In a further twist of the knife in Sky's back, subscribers to Virgin Media's £38.50 a month XL package, which includes Sky Sports, will get Setanta Sports for free.
For the same deal, Sky footie fans will have to pay £47.99.
Comparisons between rival pay-TV packages are hard to make these days since the inclusion of broadband and telephony offers and the loss of Sky basic channels to Virgin Media customers.
Nevertheless, for avid armchair footie fans who don't give a fig about broadband or Lost, the message is clear, there is a better deal to be had on cable than satellite.
Meanwhile, the same alliance of pay-TV rivals to Sky has ensured, by stirring up Ofcom, that Sky will be unable to launch a sports service on Freeview next season to challenge Setanta.

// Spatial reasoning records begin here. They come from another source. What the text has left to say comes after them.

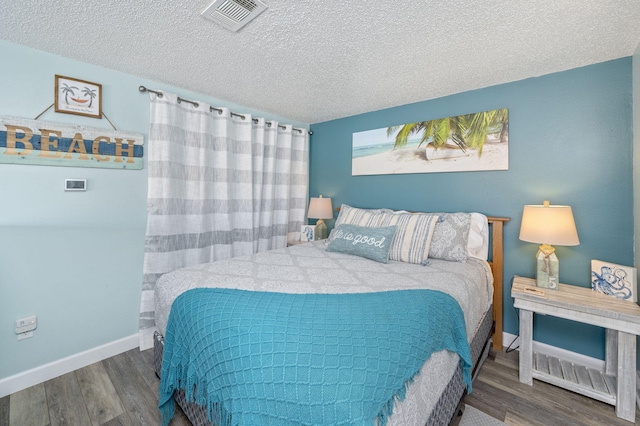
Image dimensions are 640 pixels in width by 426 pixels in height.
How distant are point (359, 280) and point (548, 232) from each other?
1.33 metres

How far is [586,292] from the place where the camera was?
1835 millimetres

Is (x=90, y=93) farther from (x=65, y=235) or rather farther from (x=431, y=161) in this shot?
(x=431, y=161)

Last week, it was BT Vision that delivered a broadside at Sky, with an offer of 242 Premiership games on-demand from 10pm on matchdays for £4 a month. This drew an angry retort from Sky, pointing out that BT Vision requires a £17.99 a month BT Broadband subscription plus one-off connection costs of £140.
Sky is also keen to rubbish Setanta's earlier boast that as many as 40 of its 46 Premiership games would feature English football's "big four".
In fact, of the 19 matches announced so far, only 10 feature the big four.
When Sky feels the need to attack upstarts like Setanta and BT Vision, you know it is on the back foot.
Which does rather beg the question: who is David and who is Goliath in this fight?
Is there really a lack of competition in the pay-TV market? It doesn't sound like it to me.